### INSTRUCTIONS FOR THE TASK
Transcribe every entry below word for word, but skip the pictures.
────────────────────────────────────────
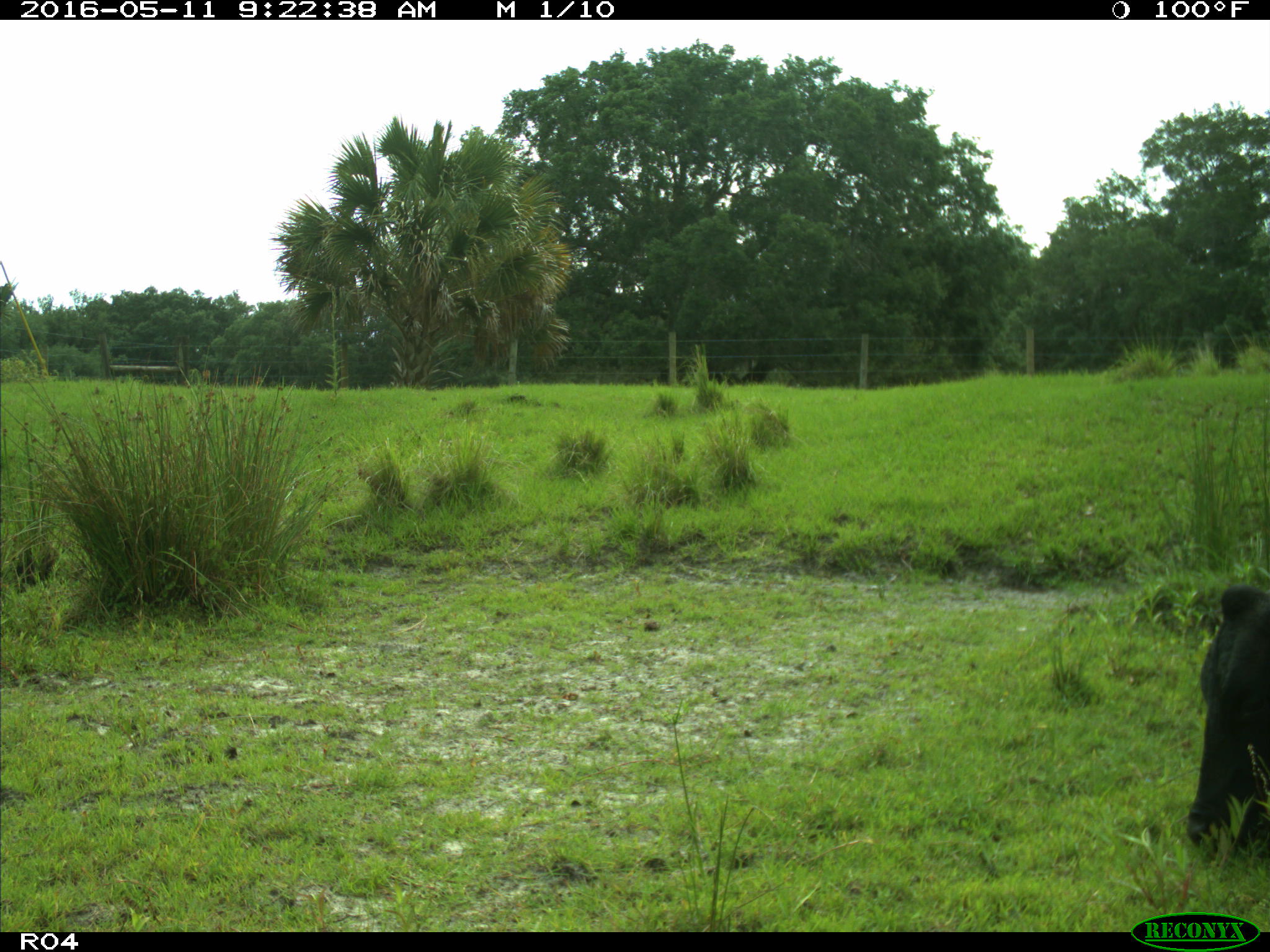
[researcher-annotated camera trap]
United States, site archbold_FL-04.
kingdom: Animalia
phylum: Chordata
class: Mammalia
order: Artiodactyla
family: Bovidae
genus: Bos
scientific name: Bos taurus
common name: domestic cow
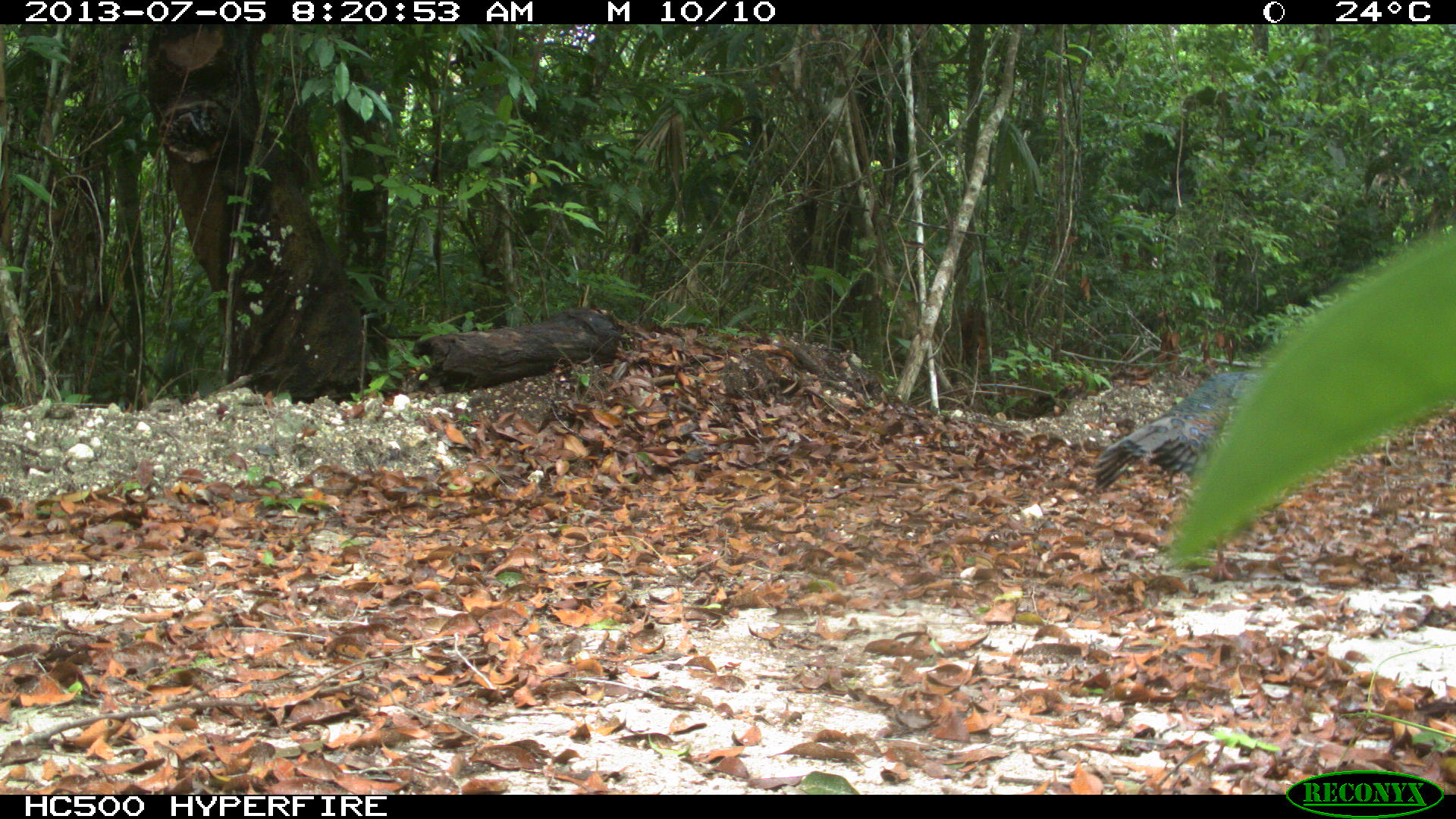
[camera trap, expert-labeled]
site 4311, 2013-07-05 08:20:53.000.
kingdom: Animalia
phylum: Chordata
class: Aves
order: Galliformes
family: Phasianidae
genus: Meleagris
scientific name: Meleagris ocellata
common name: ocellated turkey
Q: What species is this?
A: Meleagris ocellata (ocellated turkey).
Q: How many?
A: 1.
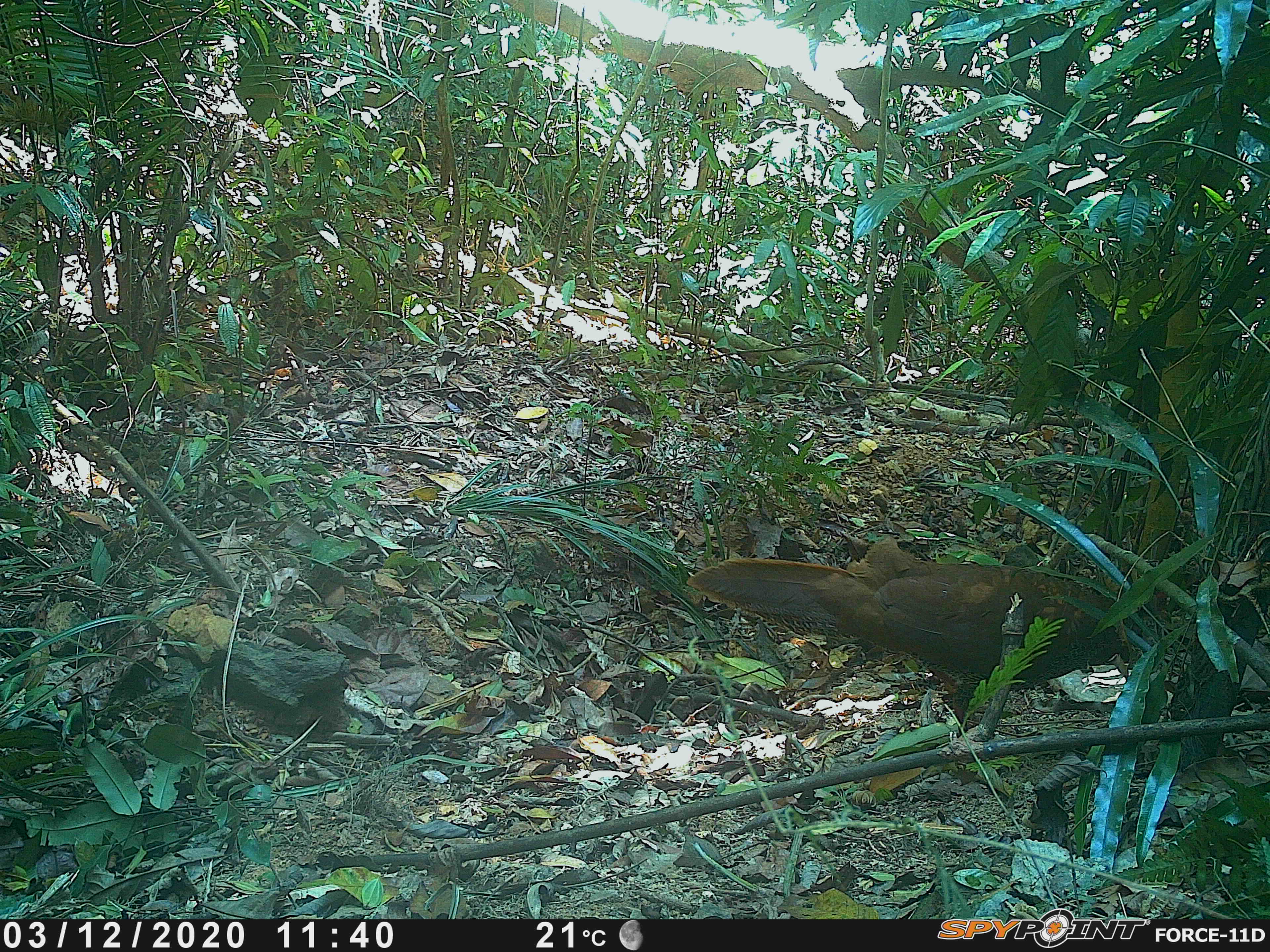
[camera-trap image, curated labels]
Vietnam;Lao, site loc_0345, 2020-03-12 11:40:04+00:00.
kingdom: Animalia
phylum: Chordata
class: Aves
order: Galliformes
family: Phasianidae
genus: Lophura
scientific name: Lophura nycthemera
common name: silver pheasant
────────────────────────────────────────
### RESULT
[researcher-annotated camera trap]
United States, site archbold_FL-04.
kingdom: Animalia
phylum: Chordata
class: Mammalia
order: Artiodactyla
family: Bovidae
genus: Bos
scientific name: Bos taurus
common name: domestic cow
[camera trap, expert-labeled]
site 4311, 2013-07-05 08:20:53.000.
kingdom: Animalia
phylum: Chordata
class: Aves
order: Galliformes
family: Phasianidae
genus: Meleagris
scientific name: Meleagris ocellata
common name: ocellated turkey
Q: What species is this?
A: Meleagris ocellata (ocellated turkey).
Q: How many?
A: 1.
[camera-trap image, curated labels]
Vietnam;Lao, site loc_0345, 2020-03-12 11:40:04+00:00.
kingdom: Animalia
phylum: Chordata
class: Aves
order: Galliformes
family: Phasianidae
genus: Lophura
scientific name: Lophura nycthemera
common name: silver pheasant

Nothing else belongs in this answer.